_Exercise description_
Give the data below again exactly as it stands. Omit the pictures.

_Exercise data_
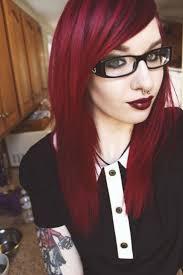 129 best dark red hair colors images on pinterest dark red hair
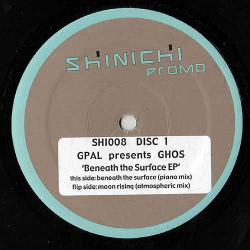 GPAL presents GHOS - Beneath The Surface Ep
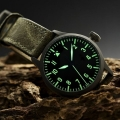 2018-12-steinhart-nav-b-44-a-vintage-4_preview_1_.1530798044 (1).jpeg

_Solution for this problem_
 129 best dark red hair colors images on pinterest dark red hair
 GPAL presents GHOS - Beneath The Surface Ep
 2018-12-steinhart-nav-b-44-a-vintage-4_preview_1_.1530798044 (1).jpeg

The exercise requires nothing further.